There’s an important coming-of-age aspect. There’s also an authentic Midwestern atmosphere and flavor, the evocation of what East and West Coast types refer to, disdainfully and dismissively, without the slightest awareness of how much their ignorance encompasses, as “flyover country.” The author, in his first-person narrator’s voice, expresses at times a typical young person’s impatience for and rejection of the people around him – in this case, his fellow Hoosiers – but years later he finds that Indiana calls to him like nowhere else in the U.S. No single demographic group or aspect of society escapes criticism, but neither is any completely condemned.
Maybe I need to offer a few passages:
Page 13: Some people describe the sound of a tornado as akin to a freight train, which is like comparing a wolf to a beagle. I have sat with Lola and a brace of bear, directly beneath rolling trains on the Dogtown trestle bridge over the Ohio River: they’re rhythmic, clattering, dependable, and their sound, though loud, suggests a sort of restrained power. As I clutched my head between those poplar roots what I heard was purely chaotic, an unhinged and unpredictable malevolence, demon song; lightning struck twice nearby and I could not hear the thunderclaps because the whole chorus of hell overwhelmed them.
Page 53: Wood thrushes were my best informants. Neighboring pairs sing to each other in a chain of call-and-response that occurs in every wood in the Midwest. If one pair fell silent I could place the intruder within fifty or sixty feet of a nest tree. A male indigo bunting will try desperately to get your attention if you stray near its nest—usually, in my experience, by leading you into the thorniest, muddiest, hottest smilax thicket nearby. Warblers are passionate about warbling and any reticence from them was a likely sign.
Page 73: The reason they make you wear an orange jumpsuit is so you won’t talk back to the judge. When someone says you’re free to go, and you’re wearing handcuffs, you might be inclined to argue. But you’ve just spent the night on a hard narrow cot and you look ridiculous, so you don’t.
Pages 96-97: Bowfishing, at least as practiced in Southern Indiana, combines hunting and angling while eliminating while eliminating the need for the skills of either. You sit in a rowboat firing arrows at large targets three and four feet away in three feet of water. It’s considered a good date in Jefferson....
Page 124: Indianapolis is the twelfth-largest city in the United States, but it feels like the country’s largest suburb; it is all sprawl and you spend half of every day in your car. There is nowhere on earth I detest more.
Page 197: Some people go ga-ga for an owl or an eagle—it’s my job to encourage that now. And it’s a good thing. But privately, I prefer a bird that doesn’t shit in its own nest. I had grown more bitter with every clump of severed tails I threw in the trash can.

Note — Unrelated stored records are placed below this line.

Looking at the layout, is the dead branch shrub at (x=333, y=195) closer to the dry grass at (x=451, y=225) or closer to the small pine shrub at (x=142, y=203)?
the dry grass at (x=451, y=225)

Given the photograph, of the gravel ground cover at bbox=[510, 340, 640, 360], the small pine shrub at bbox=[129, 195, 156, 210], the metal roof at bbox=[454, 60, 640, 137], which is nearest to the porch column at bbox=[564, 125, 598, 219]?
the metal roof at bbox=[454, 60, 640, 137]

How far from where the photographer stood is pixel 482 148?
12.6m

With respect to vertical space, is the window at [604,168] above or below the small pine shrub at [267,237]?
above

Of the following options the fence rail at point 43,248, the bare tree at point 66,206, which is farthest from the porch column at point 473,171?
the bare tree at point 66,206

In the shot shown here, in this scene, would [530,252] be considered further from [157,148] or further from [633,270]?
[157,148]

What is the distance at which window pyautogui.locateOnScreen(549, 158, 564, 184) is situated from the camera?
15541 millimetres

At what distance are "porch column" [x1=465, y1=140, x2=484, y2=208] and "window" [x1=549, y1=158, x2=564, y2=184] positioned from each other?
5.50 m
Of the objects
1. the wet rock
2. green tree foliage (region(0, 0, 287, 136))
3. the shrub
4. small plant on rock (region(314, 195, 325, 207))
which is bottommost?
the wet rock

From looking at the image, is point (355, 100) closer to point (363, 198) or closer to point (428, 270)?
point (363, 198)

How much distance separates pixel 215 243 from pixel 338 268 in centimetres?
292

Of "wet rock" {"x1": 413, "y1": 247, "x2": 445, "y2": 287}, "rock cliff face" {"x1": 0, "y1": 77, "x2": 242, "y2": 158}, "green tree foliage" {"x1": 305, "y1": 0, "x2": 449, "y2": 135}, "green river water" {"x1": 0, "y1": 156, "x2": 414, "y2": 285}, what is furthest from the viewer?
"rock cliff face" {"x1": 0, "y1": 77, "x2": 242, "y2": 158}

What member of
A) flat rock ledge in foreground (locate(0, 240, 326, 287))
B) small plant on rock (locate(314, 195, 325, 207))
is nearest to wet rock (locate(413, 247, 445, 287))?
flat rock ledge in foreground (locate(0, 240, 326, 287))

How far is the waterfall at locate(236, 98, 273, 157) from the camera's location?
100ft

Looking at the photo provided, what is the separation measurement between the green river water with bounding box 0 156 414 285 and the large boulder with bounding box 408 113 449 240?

Page 203: Vermont has bears. I like bears. ... Vermont also has moose and mountains and other natural glories, all of which I enjoy. But they don’t—can’t—call my name the way Indiana woodland used to; the Ohio and Wabash rivers have a way with words that our local New England brook can’t match.... Vermont has famous fall foliage, too, but compared to Box County in October, Vermont is a painting Gauguin left out in the rain.
And still, entirely left out of this sampling are the people who pass through the narrator’s life, some briefly, some repeatedly, even constantly over the years -- Gerald, Lola, Shane, Warren, a Vietnam veteran encountered in the woods, an assortment of locals at a roadside diner – each one memorable and occupying a distinct place in the story. It’s worth taking the time to meet and get to know them!
Yes, this is a book worth reading. But really, is there any book that’s “for everyone”? I doubt it very much. Each must find its audience. Here I’ve done a preliminary introduction. Now it’s up to book and reader to come together in the private, intimate space we call reading.